Pursuant to G.S. 150B-21.3A, rule is necessary without substantive public interest Eff. December 20, 2015.

 

SECTION .0800 - preferred class structure mortality table

 

11 NCAC 11F .0801           MODEL REGULATION PERMITTING THE RECOGNITION OF PREFERRED MORTALITY TABLES FOR USE IN DETERMINING MINIMUM RESERVE LIABILITIES

(a)  The North Carolina Department of Insurance incorporates by reference, including subsequent amendments and editions, the National Association of Insurance Commissioners Model No. 815, Model Regulation Permitting the Recognition of Preferred Mortality Tables for Use in Determining Minimum Reserve Liabilities.  Copies of Model No. 815 may be obtained from:  The National Association of Insurance Commissioners, 2301 McGee Street, Kansas City, MO 64108-1662; the North Carolina Department of Insurance, Actuarial Services Division, 1201 Mail Service Center, Raleigh, NC 27699-1201; and from the Department of Insurance web page at http://www.ncdoi.com/.

(b)  For purposes of this Rule, Section 2 of Model No. 815 shall read as follows:

The purpose of this regulation is to recognize, permit and prescribe the use of mortality tables that reflect differences in mortality between Preferred and Standard lives in determining minimum reserve liabilities in accordance with G.S. 58-58-50 (c)(2)(a), 11 NCAC 11F .0403(a), and 11 NCAC 11F .0403(b).

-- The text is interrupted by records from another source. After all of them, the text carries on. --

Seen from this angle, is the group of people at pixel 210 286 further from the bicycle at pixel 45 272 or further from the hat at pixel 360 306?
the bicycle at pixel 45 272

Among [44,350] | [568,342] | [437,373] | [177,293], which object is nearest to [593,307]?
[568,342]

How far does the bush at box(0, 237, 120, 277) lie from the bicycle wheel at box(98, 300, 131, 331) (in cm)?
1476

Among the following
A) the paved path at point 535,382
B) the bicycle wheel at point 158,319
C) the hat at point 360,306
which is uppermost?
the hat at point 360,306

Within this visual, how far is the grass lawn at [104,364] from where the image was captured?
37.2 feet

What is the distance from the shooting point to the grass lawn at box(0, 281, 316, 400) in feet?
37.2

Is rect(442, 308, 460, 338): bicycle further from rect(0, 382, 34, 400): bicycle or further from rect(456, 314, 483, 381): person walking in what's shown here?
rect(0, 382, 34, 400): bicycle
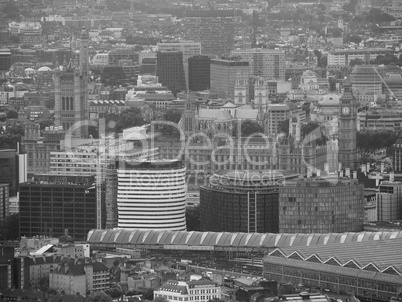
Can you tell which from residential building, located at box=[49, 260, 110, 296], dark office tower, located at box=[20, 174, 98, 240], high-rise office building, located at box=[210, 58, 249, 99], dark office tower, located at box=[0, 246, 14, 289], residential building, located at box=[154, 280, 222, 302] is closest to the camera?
residential building, located at box=[154, 280, 222, 302]

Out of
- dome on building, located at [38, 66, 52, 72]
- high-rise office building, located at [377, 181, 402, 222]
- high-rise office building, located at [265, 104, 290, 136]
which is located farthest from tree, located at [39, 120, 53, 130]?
dome on building, located at [38, 66, 52, 72]

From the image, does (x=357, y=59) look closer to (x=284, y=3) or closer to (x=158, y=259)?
(x=284, y=3)

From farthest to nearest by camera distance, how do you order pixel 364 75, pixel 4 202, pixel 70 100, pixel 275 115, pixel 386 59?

(c)  For purposes of this Rule, Section 4 of Model No. 815 shall read as follows:

At the election of the company, for each calendar year of issue, for any one or more specified plans of insurance and subject to satisfying the conditions stated in this regulation, the 2001 CSO Preferred Class Structure Mortality Table may be substituted in place of the 2001 CSO Smoker or Nonsmoker Mortality Table as the minimum valuation standard for policies issued on or after January 1, 2007.  For policies issued on or after January 1, 2005 and before January 1, 2007, these tables may be substituted with the consent of the Commissioner and subject to the conditions of Section 5.  In determining such consent, the Commissioner shall consider the consent of the insurance regulator of the company's state of domicile.  No such election shall be made until the company demonstrates that at least 20% of the business to be valued on this table is in one or more of the preferred classes.  A table from the 2001 CSO Preferred Class Structure Mortality Table used in place of a 2001 CSO Mortality Table, pursuant to the requirements of this regulation, shall be treated as part of the 2001 CSO Mortality Table only for purposes of reserve valuation pursuant to the requirements of 11 NCAC 11F .0601, 11 NCAC 11F .0602, 11 NCAC 11F .0603, and 11 NCAC 11F .0604.

(d)  For purposes of this Rule, Paragraph C of Section 3, and Paragraph C of Section 5 of Model No. 815 are not applicable.

(e)  For purposes of this Rule, Sections 1 and 7 of Model No. 815 are not applicable.

 

History Note:        Authority G.S. 58-2-40; 58-58-50(k);

Eff. April 1, 2007;

Amended Eff. March 1, 2010;

Pursuant to G.S. 150B-21.3A, rule is necessary without substantive public interest Eff. December 20, 2015.